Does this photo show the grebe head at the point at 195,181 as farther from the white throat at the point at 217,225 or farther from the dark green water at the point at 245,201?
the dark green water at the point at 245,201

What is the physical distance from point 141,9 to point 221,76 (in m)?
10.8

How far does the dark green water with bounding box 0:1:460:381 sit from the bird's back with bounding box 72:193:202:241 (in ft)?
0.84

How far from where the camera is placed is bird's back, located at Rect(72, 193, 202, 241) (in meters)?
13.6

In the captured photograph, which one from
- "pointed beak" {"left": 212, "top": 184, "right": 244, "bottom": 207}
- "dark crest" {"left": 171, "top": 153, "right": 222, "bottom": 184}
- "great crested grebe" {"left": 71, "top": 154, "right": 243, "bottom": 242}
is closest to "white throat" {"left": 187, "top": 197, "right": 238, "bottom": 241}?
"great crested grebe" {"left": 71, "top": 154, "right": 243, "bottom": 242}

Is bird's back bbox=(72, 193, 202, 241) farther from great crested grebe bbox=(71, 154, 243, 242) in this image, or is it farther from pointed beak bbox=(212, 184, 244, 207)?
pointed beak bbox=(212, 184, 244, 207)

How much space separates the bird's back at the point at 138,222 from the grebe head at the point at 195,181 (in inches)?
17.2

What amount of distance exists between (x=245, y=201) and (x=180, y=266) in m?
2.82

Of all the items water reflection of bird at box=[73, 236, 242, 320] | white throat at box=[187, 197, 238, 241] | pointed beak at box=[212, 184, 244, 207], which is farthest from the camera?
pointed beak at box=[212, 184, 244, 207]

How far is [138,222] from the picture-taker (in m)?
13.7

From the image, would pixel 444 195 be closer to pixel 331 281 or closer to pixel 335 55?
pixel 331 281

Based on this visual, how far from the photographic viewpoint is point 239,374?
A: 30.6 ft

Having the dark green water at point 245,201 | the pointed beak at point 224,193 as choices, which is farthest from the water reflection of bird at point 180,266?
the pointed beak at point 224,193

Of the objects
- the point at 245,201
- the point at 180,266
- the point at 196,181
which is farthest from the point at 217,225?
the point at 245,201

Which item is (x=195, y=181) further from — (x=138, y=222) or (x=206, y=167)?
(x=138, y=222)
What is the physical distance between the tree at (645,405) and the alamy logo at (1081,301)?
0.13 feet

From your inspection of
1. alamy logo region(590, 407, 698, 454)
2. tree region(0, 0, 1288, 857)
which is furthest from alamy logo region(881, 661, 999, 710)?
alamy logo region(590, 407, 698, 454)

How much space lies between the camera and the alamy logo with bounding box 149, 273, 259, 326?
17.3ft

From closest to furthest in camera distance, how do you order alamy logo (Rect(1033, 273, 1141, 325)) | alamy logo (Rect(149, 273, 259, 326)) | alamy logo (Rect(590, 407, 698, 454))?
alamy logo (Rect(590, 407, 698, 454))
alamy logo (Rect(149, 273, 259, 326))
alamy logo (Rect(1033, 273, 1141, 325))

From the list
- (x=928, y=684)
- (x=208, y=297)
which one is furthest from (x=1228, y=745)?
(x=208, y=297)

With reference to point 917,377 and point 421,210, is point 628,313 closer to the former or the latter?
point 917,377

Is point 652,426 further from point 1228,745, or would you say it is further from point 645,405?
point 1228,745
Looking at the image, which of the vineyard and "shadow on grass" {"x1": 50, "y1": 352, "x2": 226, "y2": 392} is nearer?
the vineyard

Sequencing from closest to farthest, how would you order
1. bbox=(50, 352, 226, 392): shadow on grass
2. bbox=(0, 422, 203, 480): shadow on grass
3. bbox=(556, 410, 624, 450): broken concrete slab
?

# EXERCISE AIM
Lay out every line of the data above as a JSON list of strings, with one string per line and blank lines omitted.

# SOLUTION FOR THIS PROBLEM
[
  "Does this photo show the grebe head at the point at 195,181 as farther from the white throat at the point at 217,225 or farther from the dark green water at the point at 245,201?",
  "the dark green water at the point at 245,201",
  "What is the physical distance from point 141,9 to point 221,76 (in m)?",
  "10.8",
  "How far does the dark green water with bounding box 0:1:460:381 sit from the bird's back with bounding box 72:193:202:241 (in ft)?",
  "0.84",
  "How far from where the camera is placed is bird's back, located at Rect(72, 193, 202, 241) (in meters)?",
  "13.6",
  "In the captured photograph, which one from",
  "- \"pointed beak\" {\"left\": 212, \"top\": 184, \"right\": 244, \"bottom\": 207}",
  "- \"dark crest\" {\"left\": 171, \"top\": 153, \"right\": 222, \"bottom\": 184}",
  "- \"great crested grebe\" {\"left\": 71, \"top\": 154, \"right\": 243, \"bottom\": 242}",
  "is closest to \"white throat\" {\"left\": 187, \"top\": 197, \"right\": 238, \"bottom\": 241}?",
  "\"great crested grebe\" {\"left\": 71, \"top\": 154, \"right\": 243, \"bottom\": 242}",
  "Is bird's back bbox=(72, 193, 202, 241) farther from great crested grebe bbox=(71, 154, 243, 242) in this image, or is it farther from pointed beak bbox=(212, 184, 244, 207)?",
  "pointed beak bbox=(212, 184, 244, 207)",
  "How much space separates the bird's back at the point at 138,222 from the grebe head at the point at 195,181 (in inches)?",
  "17.2",
  "What amount of distance exists between (x=245, y=201) and (x=180, y=266) in m?",
  "2.82",
  "Of all the items water reflection of bird at box=[73, 236, 242, 320] | white throat at box=[187, 197, 238, 241] | pointed beak at box=[212, 184, 244, 207], which is farthest from the camera?",
  "pointed beak at box=[212, 184, 244, 207]",
  "How far is [138,222] from the picture-taker (in m)?",
  "13.7",
  "From the image, would pixel 444 195 be closer to pixel 331 281 or closer to pixel 335 55?",
  "pixel 331 281",
  "Based on this visual, how far from the photographic viewpoint is point 239,374?",
  "A: 30.6 ft",
  "Having the dark green water at point 245,201 | the pointed beak at point 224,193 as choices, which is farthest from the water reflection of bird at point 180,266?",
  "the pointed beak at point 224,193",
  "Of the objects",
  "- the point at 245,201",
  "- the point at 180,266",
  "- the point at 196,181",
  "which is farthest from the point at 217,225?",
  "the point at 245,201",
  "Which item is (x=195, y=181) further from — (x=138, y=222) or (x=206, y=167)?",
  "(x=138, y=222)",
  "What is the physical distance between the tree at (645,405) and the alamy logo at (1081,301)?",
  "0.13 feet",
  "From your inspection of",
  "1. alamy logo region(590, 407, 698, 454)",
  "2. tree region(0, 0, 1288, 857)",
  "which is furthest from alamy logo region(881, 661, 999, 710)?",
  "alamy logo region(590, 407, 698, 454)",
  "How much space lies between the camera and the alamy logo with bounding box 149, 273, 259, 326?",
  "17.3ft",
  "From closest to furthest in camera distance, how do you order alamy logo (Rect(1033, 273, 1141, 325)) | alamy logo (Rect(149, 273, 259, 326)) | alamy logo (Rect(590, 407, 698, 454))?",
  "alamy logo (Rect(590, 407, 698, 454))",
  "alamy logo (Rect(149, 273, 259, 326))",
  "alamy logo (Rect(1033, 273, 1141, 325))",
  "From the list",
  "- (x=928, y=684)",
  "- (x=208, y=297)",
  "which one is furthest from (x=1228, y=745)?",
  "(x=208, y=297)",
  "With reference to point 917,377 and point 421,210, is point 628,313 closer to the former or the latter?",
  "point 917,377",
  "Is point 652,426 further from point 1228,745, or would you say it is further from point 645,405?",
  "point 1228,745",
  "Looking at the image, which of the vineyard and \"shadow on grass\" {\"x1\": 50, \"y1\": 352, \"x2\": 226, \"y2\": 392} is nearer?",
  "the vineyard",
  "Sequencing from closest to farthest, how would you order",
  "1. bbox=(50, 352, 226, 392): shadow on grass",
  "2. bbox=(0, 422, 203, 480): shadow on grass",
  "3. bbox=(556, 410, 624, 450): broken concrete slab",
  "?"
]